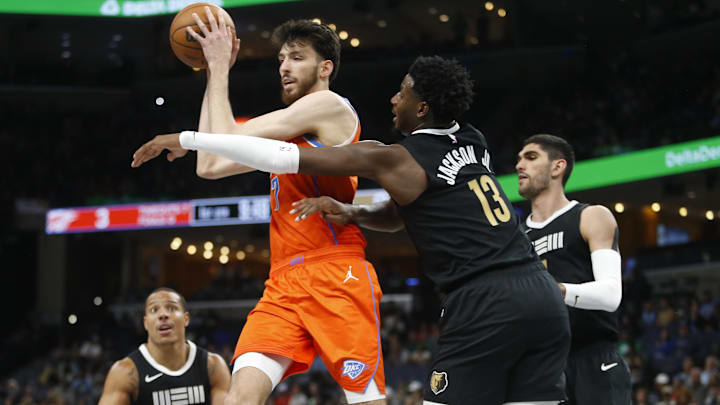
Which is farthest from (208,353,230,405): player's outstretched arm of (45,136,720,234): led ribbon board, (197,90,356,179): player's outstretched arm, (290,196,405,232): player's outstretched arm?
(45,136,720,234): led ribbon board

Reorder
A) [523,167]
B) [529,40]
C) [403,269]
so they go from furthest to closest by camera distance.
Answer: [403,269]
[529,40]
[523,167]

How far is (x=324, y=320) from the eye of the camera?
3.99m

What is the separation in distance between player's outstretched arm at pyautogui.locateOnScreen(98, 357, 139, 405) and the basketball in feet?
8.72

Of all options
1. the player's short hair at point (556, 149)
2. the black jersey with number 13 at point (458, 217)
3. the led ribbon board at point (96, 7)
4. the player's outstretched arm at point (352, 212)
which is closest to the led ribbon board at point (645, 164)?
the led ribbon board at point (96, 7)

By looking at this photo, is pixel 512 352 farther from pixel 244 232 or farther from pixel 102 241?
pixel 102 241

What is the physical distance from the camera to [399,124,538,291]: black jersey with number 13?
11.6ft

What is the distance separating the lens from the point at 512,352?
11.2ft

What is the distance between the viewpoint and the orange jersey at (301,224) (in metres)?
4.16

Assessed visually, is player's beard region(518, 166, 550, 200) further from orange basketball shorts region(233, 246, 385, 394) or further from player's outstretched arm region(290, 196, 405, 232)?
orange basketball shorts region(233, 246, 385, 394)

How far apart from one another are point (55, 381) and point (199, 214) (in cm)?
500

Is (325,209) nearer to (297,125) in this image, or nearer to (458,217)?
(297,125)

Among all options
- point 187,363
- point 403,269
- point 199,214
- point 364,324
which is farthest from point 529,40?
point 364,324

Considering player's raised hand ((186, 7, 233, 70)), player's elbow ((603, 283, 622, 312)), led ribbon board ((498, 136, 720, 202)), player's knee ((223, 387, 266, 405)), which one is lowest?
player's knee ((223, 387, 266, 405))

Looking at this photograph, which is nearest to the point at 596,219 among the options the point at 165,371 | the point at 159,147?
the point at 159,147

━━━━━━

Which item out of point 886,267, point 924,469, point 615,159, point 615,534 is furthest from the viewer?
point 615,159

━━━━━━

Pull out each line above that contains the string "from", treating uppercase and lowercase as different.

> [Finished task]
Which is farthest from (208,353,230,405): player's outstretched arm of (45,136,720,234): led ribbon board, (197,90,356,179): player's outstretched arm, (290,196,405,232): player's outstretched arm?
so they go from furthest to closest by camera distance.
How far is (x=324, y=320) from the eye of the camera?
By looking at this photo, is pixel 512 352 farther from pixel 244 232 or farther from pixel 102 241?
What is the physical distance from the camera to [399,124,538,291]: black jersey with number 13?
What is the distance separating the lens from the point at 512,352?
Assessed visually, is player's beard region(518, 166, 550, 200) further from orange basketball shorts region(233, 246, 385, 394) or further from player's outstretched arm region(290, 196, 405, 232)?
How far apart from one another are point (55, 381) and point (199, 214) (in cm)?
which is farthest from point 529,40?
Which item out of point 886,267, point 924,469, point 615,159, point 615,534 is furthest from the viewer?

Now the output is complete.